Search code examples
elasticsearchcqrslagom

CQRS (Lagom) elasticsearch read-side


I've read that ElasticSearch isn't the most reliable in terms of durability, but I would like to use it to store data on the read-side for optimal searching.
If we store events (write-side) in a cassandra database, that means that data is never really lost.

I don't really understand what is meant with 'data durability'.
If we use ES on the read-side, does that mean that some data may not be properly imported? Does it mean that one day data may randomly be lost, or the risk that all data may one day just have disappeared?

The use case is a Twitter-like geolocation based app.
How reliable is it in the end to use ES exclusively on the read-side, without needing a more reliable datastore (write-side) to store the data?
Depending on what is meant with this "durability", I wonder what measures should be taken to replay events and keep ES consistent at all times.

Thanks


Solution

  • I don't have a huge amount of experience running ES in production, but essentially, ensuring that when you persist data, it stays persisted, especially in a distributed system, is hard.
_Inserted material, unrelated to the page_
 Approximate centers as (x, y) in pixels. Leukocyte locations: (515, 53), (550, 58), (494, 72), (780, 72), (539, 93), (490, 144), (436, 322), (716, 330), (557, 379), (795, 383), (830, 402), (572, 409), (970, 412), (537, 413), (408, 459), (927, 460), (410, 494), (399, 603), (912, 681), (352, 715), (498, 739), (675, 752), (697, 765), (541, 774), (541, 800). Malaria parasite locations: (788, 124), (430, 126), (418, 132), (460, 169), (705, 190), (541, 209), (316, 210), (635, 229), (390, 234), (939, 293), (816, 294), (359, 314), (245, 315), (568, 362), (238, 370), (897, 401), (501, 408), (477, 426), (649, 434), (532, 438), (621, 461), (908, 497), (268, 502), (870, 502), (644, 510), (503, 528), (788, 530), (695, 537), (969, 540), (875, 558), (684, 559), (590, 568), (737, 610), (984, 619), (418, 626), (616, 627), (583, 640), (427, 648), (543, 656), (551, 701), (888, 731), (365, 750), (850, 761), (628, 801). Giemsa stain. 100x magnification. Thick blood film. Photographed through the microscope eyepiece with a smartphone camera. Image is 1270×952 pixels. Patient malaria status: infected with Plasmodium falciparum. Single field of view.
There are many, many edge cases that are very hard to get right, and it takes time for a database to mature and sort those edge cases out. A less durable database is one that probably hasn't ironed all these issues out.

    Of course, ElasticSearch is popular open source database with a thriving community maintaining it, so there's likely no well defined cases where "your data will be lost in this circumstance", rather, there's likely cases that either haven't been come across yet, or when they have been come across by users in the wild, the users that came across them didn't care enough to debug it because they were only using ES as a secondary data store and were able to rebuild it from their primary data store. Whenever a case is identified that ES loses data under well understood circumstances, the maintainers of ES would be quick to fix that.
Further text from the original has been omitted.